Text section
****************

This grew out of discussions, on this blog, of the press memos that shaped coverage of the recent votes at the Northern Virginia parishes that decided to exit the U.S. Episcopal Church in order to affirm their ties to traditional Anglicans in the Third World and elsewhere.

The more I thought about it, the more I became interested in the topic of the rights and wrongs of press coverage of worship rites.

That led to a reflection on that topic for Poynter that began with this personal anecdote from the other side of the reporter’s notebook:

Something happened early in my religion-beat career that changed my view of the freedom most journalists enjoy when covering worship services.

It was the early 1980s and the death penalty was in the news in North Carolina. I was working at The Charlotte (N.C.) Observer, but wasn’t covering that story.

The parish I attended, however, was holding a vigil on the night of a major execution and, as a person who opposes the “culture of death” in all its forms, I decided to attend the service. What I failed to realize was the journalistic importance of our church being visually beautiful and close to the downtown media.

Our small flock gathered late that night to say prayers in the darkened sanctuary, which was lit by a few candles near the altar.

****************

Recorded data

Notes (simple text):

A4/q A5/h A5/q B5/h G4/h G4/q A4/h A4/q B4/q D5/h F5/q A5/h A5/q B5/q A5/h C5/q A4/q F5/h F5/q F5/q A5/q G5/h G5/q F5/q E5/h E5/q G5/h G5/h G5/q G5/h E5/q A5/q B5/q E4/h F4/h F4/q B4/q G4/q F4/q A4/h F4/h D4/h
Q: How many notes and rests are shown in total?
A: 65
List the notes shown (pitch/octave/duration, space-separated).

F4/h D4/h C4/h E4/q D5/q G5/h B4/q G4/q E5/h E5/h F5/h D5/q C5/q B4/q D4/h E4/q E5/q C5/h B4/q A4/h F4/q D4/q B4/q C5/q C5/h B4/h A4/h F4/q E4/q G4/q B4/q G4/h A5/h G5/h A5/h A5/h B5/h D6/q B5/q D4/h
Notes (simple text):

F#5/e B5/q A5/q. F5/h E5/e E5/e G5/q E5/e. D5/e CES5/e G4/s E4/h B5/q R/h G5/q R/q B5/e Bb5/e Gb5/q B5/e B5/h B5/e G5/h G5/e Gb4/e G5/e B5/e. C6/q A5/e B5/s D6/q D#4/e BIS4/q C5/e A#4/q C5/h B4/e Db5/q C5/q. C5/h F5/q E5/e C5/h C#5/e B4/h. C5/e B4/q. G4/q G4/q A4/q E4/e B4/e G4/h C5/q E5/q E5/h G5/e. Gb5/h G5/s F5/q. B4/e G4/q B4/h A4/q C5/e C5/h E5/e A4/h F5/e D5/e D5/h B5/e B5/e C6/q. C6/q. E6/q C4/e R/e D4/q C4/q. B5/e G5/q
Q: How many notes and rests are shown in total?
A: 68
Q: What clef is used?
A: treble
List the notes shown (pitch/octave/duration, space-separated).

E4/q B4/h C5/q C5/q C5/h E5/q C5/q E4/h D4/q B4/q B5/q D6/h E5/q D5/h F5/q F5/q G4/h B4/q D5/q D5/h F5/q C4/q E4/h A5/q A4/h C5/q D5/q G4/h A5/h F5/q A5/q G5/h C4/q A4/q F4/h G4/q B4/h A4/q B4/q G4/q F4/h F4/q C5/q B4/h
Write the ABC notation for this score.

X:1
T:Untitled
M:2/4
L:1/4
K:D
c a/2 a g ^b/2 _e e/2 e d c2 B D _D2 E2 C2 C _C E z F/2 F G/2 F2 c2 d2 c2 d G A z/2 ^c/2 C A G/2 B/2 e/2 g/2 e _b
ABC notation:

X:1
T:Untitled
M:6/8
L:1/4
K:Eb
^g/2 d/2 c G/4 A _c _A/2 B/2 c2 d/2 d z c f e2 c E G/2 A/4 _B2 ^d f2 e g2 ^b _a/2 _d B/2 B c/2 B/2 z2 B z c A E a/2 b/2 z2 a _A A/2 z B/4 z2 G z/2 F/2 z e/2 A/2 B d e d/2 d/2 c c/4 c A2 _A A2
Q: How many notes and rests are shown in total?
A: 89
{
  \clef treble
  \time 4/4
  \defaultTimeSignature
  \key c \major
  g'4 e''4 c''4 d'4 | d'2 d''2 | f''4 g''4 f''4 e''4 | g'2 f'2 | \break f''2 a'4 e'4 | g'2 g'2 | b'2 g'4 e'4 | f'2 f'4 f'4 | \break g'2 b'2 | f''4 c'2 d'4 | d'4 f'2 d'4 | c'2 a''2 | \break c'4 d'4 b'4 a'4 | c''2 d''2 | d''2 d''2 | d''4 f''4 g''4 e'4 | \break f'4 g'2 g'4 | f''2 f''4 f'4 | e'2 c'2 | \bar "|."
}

****************

Actions to take
- A) In the piece on press coverage of worship services, what newspaper was the writer working at in the early 1980s?
- B) Summarize the piece on press coverage of worship services in two sentences.

Answers to the tasks
- A) The Charlotte (N.C.) Observer.

- B) Blog discussions of the press memos that shaped coverage of votes by Northern Virginia parishes to leave the U.S. Episcopal Church led the writer to a reflection for Poynter on the rights and wrongs of covering worship rites. That reflection opens with an early-1980s anecdote: while working at The Charlotte (N.C.) Observer, the writer attended a late-night vigil at the writer's parish on the night of a major execution, without realizing the journalistic importance of the church being visually beautiful and close to the downtown media.